● **EXERCISE TEXT**
====

In this paper we critically evaluate the evidence for the purported enhanced tissue selectivity of SARMs compared with traditional steroidal androgens, and assess their results in clinical research.

Dissecting the evidence for tissue selectivity

The Hershberger assay and ‘anabolic-androgenic ratio’

The dissociation of anabolic from androgenic effects is proposed to result from tissue-selective actions. A classic method to quantify these is the aforementioned Hershberger assay (5). In the original experiment, 21-day-old rats are castrated and then receive daily administration of the test androgen for 7 days. On day 8, animals are sacrificed and dissected to measure the weights of the levator ani muscle, ventral prostate and seminal vesicles. The ratio between the levator ani and ventral prostate or seminal vesicles weight changes, compared with castrate controls, is calculated to indicate the compound’s relative anabolic versus androgenic activity. The levator ani weight change serves as a surrogate for anabolic action and that of the ventral prostate for androgenic action. These numbers are then compared with those of a reference standard, usually testosterone or testosterone propionate for injectable and 17α-methyltestosterone for oral compounds. We will discuss this assay because it holds historical value and is applied in contemporary SARM research.

While an appealing method, results of the Hershberger assay should be interpreted with caution because of several limitations. First, the levator ani muscle is doubtful to be representative of skeletal muscle. As early as 1957, researchers questioned its validity as an index of anabolic action, arguing that its growth is sex-linked rather than generally myotrophic (22). Despite its common name (a misnomer for the dorsal bulbocavernosus/bulbospongiosus muscle (23, 24)), contraction of the muscle does not lift the anus, is only present in male rats and active only during copulation (24). As a reproductive muscle, it is exquisitely sensitive and dependent on androgens, atrophying significantly after castration (22) and having a severalfold higher AR content than skeletal muscle (25). Second, while rat prostate size dose-dependently increases in response to androgens, human prostate volume remains unchanged even with supraphysiological dosages up to 600 mg testosterone enanthate weekly (approximately 6 times the dosage used for testosterone replacement therapy) for 20 weeks (26). While differences in lifespan and the rate of biological processes between rats and humans limit comparison, it nevertheless seems that rat prostate weight changes in response to androgens are not translatable to humans. Third, there is no empirical support to assume that size changes of the rat ventral prostate or seminal vesicles reflect clinically desirable tissue selectivity (e.g., the assumption that a favorable response of the ventral prostate to an androgen would also signify a favorable response on erythropoiesis, or any other undesired androgenic effect, in relation to its anabolic effect). Fourth, the apparent dissociation of anabolic from androgenic effects depends on the timing of observation, as tissues respond differently across androgen concentration ranges (27).

====

● **PROVIDED RECORDS**
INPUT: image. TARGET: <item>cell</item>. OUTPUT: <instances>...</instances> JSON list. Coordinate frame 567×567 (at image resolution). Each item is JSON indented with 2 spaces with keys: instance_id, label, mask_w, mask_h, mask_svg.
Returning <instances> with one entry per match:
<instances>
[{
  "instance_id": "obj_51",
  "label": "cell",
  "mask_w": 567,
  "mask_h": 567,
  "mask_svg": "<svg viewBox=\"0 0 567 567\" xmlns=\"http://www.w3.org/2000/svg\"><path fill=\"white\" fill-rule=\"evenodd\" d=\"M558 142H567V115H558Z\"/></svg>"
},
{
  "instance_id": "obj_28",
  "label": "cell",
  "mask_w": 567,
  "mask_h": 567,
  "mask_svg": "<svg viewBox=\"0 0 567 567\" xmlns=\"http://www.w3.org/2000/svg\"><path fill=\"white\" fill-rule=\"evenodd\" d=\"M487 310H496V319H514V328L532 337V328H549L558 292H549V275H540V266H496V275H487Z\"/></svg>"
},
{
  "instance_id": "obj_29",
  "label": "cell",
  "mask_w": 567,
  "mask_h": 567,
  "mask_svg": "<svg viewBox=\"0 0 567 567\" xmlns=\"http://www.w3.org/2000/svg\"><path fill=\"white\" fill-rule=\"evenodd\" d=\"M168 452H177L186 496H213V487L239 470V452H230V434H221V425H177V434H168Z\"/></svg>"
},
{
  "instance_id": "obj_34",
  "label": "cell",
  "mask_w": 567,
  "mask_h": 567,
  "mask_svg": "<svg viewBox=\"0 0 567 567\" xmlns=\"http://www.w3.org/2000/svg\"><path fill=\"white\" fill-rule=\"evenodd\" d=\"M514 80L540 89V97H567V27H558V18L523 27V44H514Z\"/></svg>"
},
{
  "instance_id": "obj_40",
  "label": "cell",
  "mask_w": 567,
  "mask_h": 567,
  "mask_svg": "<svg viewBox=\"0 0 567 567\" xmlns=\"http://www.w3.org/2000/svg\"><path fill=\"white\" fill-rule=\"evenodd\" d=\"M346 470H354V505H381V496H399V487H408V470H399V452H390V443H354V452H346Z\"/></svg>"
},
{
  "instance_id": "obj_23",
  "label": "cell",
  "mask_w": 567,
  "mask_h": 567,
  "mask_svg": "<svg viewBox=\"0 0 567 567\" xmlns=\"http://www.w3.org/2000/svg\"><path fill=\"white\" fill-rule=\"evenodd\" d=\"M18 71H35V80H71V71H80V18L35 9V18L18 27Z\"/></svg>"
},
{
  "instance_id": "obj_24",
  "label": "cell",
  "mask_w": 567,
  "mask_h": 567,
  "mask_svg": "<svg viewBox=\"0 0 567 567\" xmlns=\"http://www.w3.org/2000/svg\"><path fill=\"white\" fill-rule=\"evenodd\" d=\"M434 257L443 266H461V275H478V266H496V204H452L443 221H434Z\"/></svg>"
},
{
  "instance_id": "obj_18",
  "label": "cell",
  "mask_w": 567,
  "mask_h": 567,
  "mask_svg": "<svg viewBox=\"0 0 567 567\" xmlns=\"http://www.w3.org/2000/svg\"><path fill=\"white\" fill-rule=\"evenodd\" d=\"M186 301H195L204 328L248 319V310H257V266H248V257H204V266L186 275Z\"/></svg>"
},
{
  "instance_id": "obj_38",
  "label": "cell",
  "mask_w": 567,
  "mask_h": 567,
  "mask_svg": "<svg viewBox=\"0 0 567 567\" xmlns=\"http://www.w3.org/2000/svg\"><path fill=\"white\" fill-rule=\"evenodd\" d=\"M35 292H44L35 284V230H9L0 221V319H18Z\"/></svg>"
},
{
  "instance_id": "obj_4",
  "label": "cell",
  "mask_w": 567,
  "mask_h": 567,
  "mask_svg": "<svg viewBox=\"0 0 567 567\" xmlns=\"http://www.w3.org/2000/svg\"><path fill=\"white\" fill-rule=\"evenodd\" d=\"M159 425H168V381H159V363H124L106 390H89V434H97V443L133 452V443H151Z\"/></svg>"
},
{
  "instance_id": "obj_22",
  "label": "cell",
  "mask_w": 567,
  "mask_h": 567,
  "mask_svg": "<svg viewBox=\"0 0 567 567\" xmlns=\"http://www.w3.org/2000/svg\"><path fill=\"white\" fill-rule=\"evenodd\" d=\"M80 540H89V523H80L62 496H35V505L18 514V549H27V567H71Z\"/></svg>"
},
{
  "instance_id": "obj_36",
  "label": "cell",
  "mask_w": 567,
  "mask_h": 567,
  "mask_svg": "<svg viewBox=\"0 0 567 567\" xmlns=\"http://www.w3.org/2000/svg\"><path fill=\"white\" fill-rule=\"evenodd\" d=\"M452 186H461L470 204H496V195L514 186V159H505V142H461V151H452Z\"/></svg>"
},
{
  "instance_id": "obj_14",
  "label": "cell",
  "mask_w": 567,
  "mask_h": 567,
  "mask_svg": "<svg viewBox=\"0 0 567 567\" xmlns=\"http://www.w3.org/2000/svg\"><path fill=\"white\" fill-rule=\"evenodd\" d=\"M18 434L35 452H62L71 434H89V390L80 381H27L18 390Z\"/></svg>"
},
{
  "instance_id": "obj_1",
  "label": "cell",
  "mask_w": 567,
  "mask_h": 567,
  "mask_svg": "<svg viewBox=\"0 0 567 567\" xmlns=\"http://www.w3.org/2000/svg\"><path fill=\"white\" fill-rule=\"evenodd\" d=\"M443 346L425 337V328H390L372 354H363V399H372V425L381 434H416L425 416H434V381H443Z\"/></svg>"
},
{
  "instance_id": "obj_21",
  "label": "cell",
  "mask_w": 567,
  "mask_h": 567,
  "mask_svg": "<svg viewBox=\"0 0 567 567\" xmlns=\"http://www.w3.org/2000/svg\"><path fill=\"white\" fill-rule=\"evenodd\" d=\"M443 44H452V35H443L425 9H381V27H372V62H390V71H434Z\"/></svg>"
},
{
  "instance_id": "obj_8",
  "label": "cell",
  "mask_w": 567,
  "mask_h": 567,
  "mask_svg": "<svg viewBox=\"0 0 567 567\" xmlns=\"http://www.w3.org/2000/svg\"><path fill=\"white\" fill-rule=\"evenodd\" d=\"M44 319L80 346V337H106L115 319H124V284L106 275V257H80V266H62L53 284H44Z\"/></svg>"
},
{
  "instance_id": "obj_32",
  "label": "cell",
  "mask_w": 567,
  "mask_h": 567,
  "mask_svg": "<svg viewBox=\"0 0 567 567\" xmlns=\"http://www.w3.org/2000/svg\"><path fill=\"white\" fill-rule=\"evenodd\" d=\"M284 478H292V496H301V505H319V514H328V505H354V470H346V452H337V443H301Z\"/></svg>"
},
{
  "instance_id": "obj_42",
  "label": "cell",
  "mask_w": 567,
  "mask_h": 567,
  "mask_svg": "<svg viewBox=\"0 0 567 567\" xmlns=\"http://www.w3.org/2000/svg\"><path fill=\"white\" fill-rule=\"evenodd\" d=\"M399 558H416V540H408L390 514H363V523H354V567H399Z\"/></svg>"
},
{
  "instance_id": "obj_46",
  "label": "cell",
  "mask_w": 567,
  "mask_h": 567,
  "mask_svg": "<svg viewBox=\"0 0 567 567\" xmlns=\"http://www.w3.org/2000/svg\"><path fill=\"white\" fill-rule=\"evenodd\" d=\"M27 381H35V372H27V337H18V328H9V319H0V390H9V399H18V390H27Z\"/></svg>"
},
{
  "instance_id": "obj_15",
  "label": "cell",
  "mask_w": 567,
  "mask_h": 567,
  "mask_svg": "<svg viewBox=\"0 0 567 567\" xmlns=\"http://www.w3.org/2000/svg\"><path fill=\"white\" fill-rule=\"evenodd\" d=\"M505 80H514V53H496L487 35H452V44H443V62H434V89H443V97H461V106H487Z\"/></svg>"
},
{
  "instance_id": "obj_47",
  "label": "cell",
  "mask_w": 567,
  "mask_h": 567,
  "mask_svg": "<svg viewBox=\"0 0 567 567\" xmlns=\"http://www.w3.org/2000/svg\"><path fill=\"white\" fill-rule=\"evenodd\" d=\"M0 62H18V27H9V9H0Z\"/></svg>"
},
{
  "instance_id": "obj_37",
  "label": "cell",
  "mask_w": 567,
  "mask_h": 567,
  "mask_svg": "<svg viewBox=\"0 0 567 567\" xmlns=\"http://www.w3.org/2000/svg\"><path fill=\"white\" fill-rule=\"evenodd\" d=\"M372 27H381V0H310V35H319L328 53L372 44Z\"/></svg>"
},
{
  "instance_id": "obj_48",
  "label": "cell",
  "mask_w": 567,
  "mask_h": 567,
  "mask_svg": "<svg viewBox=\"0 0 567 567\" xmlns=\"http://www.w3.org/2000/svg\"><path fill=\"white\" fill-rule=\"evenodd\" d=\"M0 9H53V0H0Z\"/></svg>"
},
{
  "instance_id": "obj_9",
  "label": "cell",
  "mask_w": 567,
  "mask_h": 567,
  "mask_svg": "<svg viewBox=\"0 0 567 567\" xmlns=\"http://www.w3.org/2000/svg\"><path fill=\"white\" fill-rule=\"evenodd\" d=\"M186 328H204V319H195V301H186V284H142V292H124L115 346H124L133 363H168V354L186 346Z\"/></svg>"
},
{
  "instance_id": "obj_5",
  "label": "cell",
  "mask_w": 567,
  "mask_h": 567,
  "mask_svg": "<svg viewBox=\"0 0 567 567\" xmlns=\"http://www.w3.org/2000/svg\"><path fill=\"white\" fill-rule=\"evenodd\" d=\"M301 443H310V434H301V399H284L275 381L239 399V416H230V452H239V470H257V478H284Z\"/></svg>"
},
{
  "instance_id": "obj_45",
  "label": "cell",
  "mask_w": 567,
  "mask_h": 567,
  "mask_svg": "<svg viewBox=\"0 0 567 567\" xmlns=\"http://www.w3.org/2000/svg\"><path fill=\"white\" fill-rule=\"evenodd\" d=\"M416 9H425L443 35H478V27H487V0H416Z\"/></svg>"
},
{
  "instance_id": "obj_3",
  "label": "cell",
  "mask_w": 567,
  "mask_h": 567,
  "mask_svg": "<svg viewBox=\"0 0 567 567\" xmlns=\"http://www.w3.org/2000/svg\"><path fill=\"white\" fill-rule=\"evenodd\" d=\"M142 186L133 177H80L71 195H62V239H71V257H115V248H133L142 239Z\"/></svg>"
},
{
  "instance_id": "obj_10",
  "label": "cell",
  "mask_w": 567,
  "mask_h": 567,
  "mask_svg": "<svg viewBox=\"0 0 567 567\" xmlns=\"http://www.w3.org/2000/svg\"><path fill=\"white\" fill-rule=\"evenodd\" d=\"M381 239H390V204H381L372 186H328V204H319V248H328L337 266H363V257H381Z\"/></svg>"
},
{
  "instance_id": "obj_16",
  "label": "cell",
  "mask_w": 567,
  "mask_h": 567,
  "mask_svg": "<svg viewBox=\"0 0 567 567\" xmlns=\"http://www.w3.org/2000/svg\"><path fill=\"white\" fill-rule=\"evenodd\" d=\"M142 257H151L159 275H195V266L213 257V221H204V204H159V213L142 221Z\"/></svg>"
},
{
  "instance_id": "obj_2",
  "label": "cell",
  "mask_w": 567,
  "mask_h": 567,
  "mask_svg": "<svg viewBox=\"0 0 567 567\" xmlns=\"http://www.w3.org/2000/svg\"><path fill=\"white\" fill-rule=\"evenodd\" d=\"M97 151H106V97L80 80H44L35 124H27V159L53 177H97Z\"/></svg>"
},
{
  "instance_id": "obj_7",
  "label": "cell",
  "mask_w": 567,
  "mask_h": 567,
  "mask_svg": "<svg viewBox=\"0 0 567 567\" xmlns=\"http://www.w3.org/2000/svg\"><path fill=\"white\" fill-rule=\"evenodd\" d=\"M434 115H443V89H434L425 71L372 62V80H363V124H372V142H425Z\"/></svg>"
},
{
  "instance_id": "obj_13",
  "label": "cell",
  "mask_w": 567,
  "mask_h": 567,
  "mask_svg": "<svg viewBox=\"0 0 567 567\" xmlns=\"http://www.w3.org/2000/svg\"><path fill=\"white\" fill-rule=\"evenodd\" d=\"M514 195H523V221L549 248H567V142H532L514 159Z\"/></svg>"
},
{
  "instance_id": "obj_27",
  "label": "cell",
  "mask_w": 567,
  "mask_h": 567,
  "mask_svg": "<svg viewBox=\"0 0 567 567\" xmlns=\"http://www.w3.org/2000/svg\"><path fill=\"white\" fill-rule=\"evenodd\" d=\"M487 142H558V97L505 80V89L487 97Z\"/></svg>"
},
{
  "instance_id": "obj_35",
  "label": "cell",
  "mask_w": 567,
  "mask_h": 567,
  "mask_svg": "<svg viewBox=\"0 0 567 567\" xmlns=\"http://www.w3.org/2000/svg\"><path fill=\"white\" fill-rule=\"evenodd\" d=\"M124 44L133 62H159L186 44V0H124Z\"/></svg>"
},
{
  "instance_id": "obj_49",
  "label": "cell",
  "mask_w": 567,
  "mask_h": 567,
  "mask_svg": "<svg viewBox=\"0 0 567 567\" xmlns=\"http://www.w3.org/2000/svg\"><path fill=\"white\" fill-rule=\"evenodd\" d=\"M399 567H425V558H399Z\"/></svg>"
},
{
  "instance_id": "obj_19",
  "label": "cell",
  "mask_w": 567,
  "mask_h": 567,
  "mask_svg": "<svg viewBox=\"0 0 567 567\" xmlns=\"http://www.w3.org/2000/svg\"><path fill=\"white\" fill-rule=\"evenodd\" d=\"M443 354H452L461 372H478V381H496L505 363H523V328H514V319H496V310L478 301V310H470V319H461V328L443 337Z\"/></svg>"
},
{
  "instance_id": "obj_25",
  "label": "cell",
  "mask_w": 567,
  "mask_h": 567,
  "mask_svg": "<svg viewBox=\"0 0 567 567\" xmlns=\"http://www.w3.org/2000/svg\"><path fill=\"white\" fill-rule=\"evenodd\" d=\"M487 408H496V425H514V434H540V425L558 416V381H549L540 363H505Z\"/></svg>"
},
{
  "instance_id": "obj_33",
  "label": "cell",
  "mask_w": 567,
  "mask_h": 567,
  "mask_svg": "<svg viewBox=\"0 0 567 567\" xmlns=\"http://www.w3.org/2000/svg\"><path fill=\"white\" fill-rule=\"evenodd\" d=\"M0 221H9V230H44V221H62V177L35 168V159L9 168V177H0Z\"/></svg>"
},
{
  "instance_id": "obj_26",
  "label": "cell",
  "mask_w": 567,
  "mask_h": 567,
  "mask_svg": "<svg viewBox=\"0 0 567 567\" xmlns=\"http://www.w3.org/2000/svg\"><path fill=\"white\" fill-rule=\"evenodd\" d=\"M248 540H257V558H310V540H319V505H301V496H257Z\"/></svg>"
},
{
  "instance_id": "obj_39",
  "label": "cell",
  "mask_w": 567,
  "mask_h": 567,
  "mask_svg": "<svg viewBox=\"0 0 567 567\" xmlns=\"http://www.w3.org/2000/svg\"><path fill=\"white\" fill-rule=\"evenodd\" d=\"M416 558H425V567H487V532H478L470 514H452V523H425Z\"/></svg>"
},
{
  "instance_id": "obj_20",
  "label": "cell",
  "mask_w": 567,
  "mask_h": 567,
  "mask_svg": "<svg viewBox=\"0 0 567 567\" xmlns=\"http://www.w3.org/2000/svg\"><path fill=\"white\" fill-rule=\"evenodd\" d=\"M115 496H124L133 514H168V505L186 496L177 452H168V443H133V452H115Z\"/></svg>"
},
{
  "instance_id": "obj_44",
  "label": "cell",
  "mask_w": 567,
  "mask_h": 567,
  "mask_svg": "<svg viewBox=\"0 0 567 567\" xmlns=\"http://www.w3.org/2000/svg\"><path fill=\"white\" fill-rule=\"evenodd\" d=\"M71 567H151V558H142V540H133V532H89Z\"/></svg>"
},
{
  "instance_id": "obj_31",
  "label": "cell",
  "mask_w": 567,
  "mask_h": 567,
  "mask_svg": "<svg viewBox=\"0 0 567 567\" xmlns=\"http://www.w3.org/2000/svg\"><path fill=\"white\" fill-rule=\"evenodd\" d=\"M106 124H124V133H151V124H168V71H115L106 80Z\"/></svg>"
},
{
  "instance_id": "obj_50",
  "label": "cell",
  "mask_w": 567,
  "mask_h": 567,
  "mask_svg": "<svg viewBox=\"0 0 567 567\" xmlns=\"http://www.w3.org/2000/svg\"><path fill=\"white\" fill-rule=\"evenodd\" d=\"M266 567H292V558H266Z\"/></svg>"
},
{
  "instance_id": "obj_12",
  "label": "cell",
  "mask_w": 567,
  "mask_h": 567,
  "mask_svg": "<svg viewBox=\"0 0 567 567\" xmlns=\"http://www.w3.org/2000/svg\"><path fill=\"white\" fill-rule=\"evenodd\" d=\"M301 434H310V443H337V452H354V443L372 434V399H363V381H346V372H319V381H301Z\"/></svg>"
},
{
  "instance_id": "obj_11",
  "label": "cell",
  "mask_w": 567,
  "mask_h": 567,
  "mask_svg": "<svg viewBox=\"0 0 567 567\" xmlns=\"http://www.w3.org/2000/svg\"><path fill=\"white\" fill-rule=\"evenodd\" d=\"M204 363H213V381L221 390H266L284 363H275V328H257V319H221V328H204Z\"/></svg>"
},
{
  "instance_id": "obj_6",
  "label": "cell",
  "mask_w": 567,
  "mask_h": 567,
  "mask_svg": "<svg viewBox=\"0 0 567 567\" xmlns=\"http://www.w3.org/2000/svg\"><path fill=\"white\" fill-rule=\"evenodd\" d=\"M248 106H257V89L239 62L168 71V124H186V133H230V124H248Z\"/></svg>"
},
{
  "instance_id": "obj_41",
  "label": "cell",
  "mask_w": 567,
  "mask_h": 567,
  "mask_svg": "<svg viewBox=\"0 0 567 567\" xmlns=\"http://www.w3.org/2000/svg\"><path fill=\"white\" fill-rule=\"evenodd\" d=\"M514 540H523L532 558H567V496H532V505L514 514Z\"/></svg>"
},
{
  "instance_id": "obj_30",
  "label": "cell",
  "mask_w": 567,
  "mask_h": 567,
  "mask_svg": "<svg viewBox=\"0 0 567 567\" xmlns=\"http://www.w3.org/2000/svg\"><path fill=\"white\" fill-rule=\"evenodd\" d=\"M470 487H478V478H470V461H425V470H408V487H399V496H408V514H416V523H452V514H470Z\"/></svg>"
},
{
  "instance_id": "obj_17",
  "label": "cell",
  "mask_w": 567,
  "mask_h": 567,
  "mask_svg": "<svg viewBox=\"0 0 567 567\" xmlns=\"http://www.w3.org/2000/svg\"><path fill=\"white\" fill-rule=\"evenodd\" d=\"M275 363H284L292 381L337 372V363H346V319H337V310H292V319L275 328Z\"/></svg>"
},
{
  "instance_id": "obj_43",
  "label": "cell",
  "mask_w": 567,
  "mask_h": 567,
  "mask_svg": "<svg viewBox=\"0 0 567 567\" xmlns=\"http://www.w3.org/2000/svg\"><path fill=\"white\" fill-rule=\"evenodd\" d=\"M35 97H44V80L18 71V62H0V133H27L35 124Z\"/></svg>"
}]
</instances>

====

● **EXERCISE INSTRUCTIONS**
A - Translate into Spanish this sentence from the text on SARM tissue selectivity: "While an appealing method, results of the Hershberger assay should be interpreted with caution because of several limitations."
B - Please proceed with the text on SARM tissue selectivity, picking up right after its last sentence, the one on the timing of observation.

● **RESPONSES TO THE EXERCISE**
A - Aunque es un método atractivo, los resultados del ensayo de Hershberger deben interpretarse con cautela debido a varias limitaciones.

B -
Despite these drawbacks, pharmaceutical companies continue to use (modifications of) this assay for SARMs screening (2837). Compounds with ‘favourable’ ratios are further explored and, conversely, compounds with ‘unfavorable’ ratios are discarded, even though the assay holds questionable clinically translational value beyond demonstrating any androgenic action. The failure of translational success from the hundreds, if not thousands, of steroidal compounds evaluated by this bioassay to translate into clinical utility — despite a substantial fraction demonstrating favorable results — might as well serve as an empirical testimony to abandon it for screening purposes.

In vitro studies and the illusion of enhanced selectivity

More recent investigations complement in vivo animal research with in vitro transactivation assays. These involve transfection of cell lines with a luciferase reporter gene under transcriptional control of androgen response elements (AREs), allowing androgen activity to be quantified trough luminescence measurements. Ostrowski et al. applied this method in C2C12 mouse myoblasts and rat prostate epithelial cell lines (38). They evaluated various concentrations of the bicyclic hydantoin SARM BMS-564929 to establish the potency (EC50, calculated as the concentration at which 50% of the maximum stimulatory effect of dihydrotestosterone [DHT] was achieved) compared with testosterone in either cell line. BMS-564929 had an EC50 of 0.44 and 8.66 nM in the myoblasts and prostate cells, respectively, whereas testosterone’s values were 2.81 and 2.17 nM. This suggests a roughly 20-fold selectivity in muscle over prostate cells. The researchers also investigated the androgenic and anabolic effects of BMS-564929 using a model similar to the Hershberger assay. The ED50 (defined as the dose at which tissue wet weight reached 50% of the weight of that of the sham group) was 0.0009 mg/kg in the levator ani and 0.14 mg/kg in the prostate, indicating a 160-fold selectivity for the levator ani over the prostate. This result translates to an 80-fold selectivity over testosterone propionate in the same assay. At first glance, these results look remarkably promising. However, as excellently argued by Goa and Dalton (39), these results (and that of many other SARMs) are likely the result of lack of androgenic amplification by 5α-reductase — unlike with testosterone. The dose-response curves of BMS-564929 vis a vis testosterone with a 5α-reductase inhibitor from a comparable study (40) show considerable overlap.

Comparison of a SARM with testosterone can thus create the misleading impression of relative tissue selectivity as testosterone’s effects are potentiated via conversion to DHT in certain tissues such as the prostate. A similar problem arises when a comparison is made with DHT (as occasionally done (28, 32, 41)) instead of testosterone. Whereas testosterone’s effect is amplified in tissues exhibiting 5α-reductase activity, DHT is inactivated in tissues with 3α/β-dehydrogenase activity yielding the inactive metabolites 3α- and 3β-androstanediol (42). Importantly, irreversible 3α-reduction of DHT occurs in skeletal muscle (43) — both in rodents (including in the levator ani muscle) (44) and humans (45).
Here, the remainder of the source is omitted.